As the article indicates, there are many reasons to be very sceptical of the claim that a small lake in Siberia may be an impact crater from the Tunguska event.

Still, it seems to me to be to the good start for a science fiction movie to have a submarine down there, discovering in the mud an alien artefact that was left over from Tunguska.

Speaking of movies, some years ago it occurred to me (while reading some fan boy ideas as to what would be good stories for future Indiana Jones episodes) that it could be a nice idea if Indiana Jones was involved in some intrigue surrounding the (alleged) Roswell UFO crash. (UFO followers will recall there was a claim that some of the "ufo" pieces had symbols on them, resembling some ancient or alien script.
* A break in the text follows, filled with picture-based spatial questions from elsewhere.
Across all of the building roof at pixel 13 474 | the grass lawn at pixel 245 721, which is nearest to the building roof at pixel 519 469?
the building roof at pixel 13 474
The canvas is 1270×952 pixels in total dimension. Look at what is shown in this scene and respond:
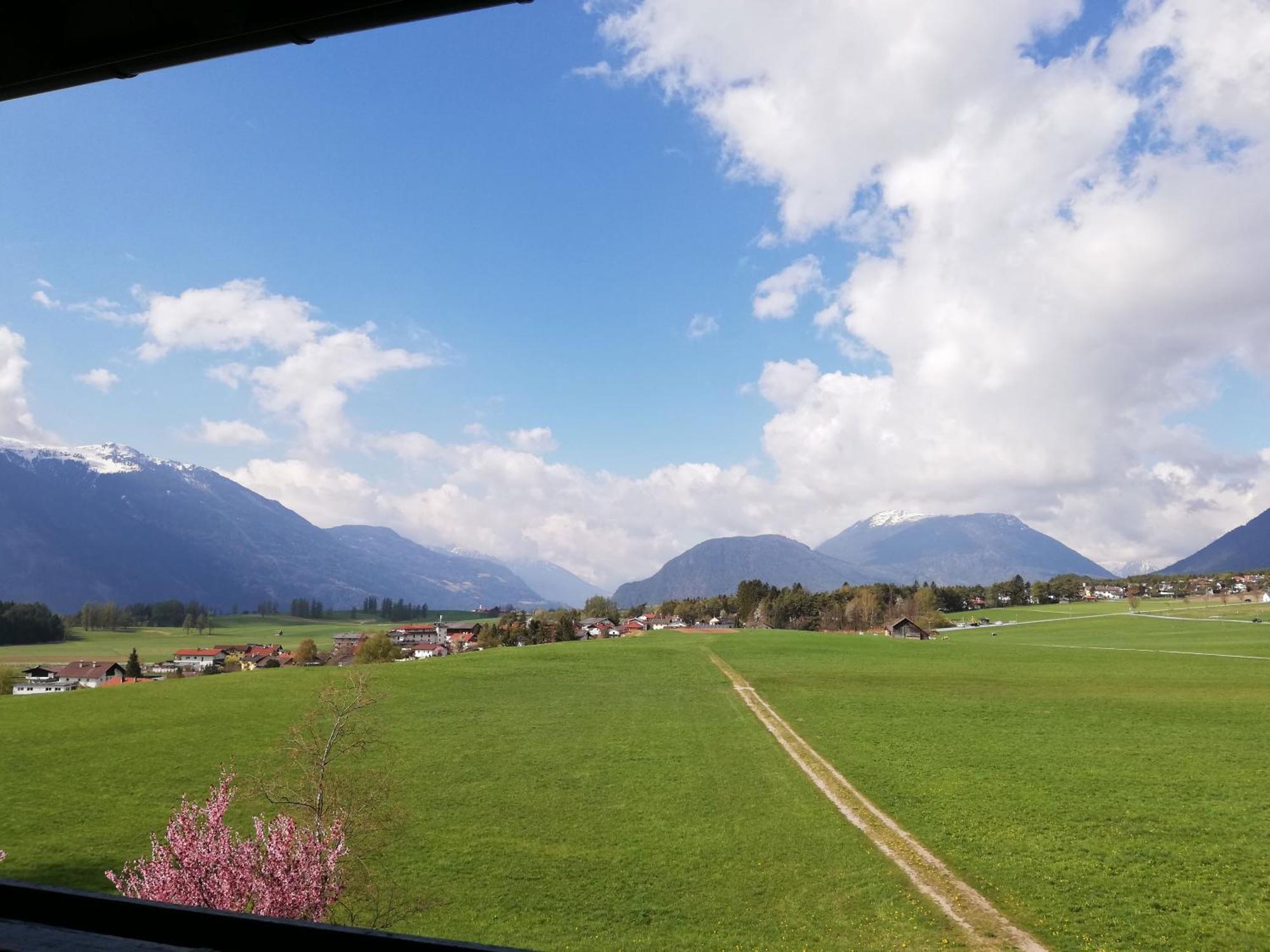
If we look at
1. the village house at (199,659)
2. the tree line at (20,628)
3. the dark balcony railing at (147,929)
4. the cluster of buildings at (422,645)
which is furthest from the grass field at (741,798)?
the tree line at (20,628)

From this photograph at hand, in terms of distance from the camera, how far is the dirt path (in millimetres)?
15945

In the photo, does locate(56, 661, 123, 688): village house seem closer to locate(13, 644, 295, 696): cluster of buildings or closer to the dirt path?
locate(13, 644, 295, 696): cluster of buildings

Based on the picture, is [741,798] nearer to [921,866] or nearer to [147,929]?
[921,866]

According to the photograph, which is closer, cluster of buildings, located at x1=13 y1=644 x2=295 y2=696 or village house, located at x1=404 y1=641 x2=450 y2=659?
cluster of buildings, located at x1=13 y1=644 x2=295 y2=696

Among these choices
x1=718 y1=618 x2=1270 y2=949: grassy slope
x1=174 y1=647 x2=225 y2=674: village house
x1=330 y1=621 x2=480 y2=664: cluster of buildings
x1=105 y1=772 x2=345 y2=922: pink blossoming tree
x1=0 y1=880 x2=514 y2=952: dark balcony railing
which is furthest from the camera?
x1=174 y1=647 x2=225 y2=674: village house

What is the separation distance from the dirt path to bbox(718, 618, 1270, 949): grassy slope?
49cm

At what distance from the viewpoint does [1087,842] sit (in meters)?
21.3

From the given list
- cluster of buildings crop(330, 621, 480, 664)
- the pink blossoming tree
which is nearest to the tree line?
cluster of buildings crop(330, 621, 480, 664)

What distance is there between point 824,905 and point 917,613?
15096 centimetres

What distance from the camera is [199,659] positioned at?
6127 inches

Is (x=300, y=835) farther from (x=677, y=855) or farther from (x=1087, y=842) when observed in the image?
(x=1087, y=842)

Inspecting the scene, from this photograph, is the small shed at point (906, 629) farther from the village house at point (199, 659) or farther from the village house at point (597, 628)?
the village house at point (199, 659)

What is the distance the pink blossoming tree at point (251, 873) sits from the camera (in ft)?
47.9

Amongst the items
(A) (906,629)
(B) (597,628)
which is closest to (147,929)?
(A) (906,629)
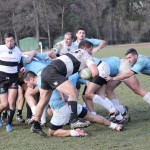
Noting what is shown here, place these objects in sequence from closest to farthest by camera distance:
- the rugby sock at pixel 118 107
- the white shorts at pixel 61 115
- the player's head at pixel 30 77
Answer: the white shorts at pixel 61 115
the player's head at pixel 30 77
the rugby sock at pixel 118 107

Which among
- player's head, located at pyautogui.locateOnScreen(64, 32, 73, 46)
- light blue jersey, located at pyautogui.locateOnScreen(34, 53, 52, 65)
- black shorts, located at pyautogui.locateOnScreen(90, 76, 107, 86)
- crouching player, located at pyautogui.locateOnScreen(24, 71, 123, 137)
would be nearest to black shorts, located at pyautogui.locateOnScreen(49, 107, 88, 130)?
crouching player, located at pyautogui.locateOnScreen(24, 71, 123, 137)

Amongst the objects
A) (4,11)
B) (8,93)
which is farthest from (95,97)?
(4,11)

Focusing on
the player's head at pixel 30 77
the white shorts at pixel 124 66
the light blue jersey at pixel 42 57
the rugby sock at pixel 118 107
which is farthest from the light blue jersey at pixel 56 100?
the rugby sock at pixel 118 107

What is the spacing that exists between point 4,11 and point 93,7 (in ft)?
52.2

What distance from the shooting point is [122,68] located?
23.9 feet

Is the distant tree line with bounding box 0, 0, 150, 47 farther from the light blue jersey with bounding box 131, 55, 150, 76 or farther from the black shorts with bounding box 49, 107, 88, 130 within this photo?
the black shorts with bounding box 49, 107, 88, 130

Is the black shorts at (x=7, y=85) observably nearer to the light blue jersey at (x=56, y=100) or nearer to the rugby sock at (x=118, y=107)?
the light blue jersey at (x=56, y=100)

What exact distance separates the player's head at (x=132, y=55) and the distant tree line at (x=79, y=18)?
48.3 m

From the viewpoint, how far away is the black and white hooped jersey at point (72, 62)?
6059 mm

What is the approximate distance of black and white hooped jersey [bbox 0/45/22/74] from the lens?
283 inches

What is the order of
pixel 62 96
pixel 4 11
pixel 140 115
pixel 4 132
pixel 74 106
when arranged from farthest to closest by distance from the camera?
pixel 4 11
pixel 140 115
pixel 4 132
pixel 62 96
pixel 74 106

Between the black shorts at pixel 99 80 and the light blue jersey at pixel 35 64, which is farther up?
the light blue jersey at pixel 35 64

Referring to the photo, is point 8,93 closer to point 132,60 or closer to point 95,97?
point 95,97

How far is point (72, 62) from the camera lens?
19.9ft
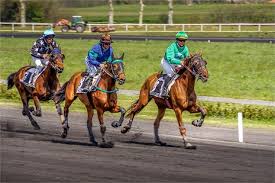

This would be a reason for the scientists to call in Jones.) There could also be a tie in with Raiders, because, you will recall, one of the bad guys thought the Ark of the Covenant was a radio transmitter to God. (Maybe it is a transmitter to the nearly God-like aliens instead.) The end result of it could be a message sent out to aliens, resulting at the end of the movie in the eventual arrival in the 1970's of the mother ship as depicted in Close Encounters. You could digitally insert Indiana Jones into the end of that movie, and have him leave into alien immortality.

Hey, I did say it was many years ago that I idly thought about such stuff. I was single for a long time before I got married, you know!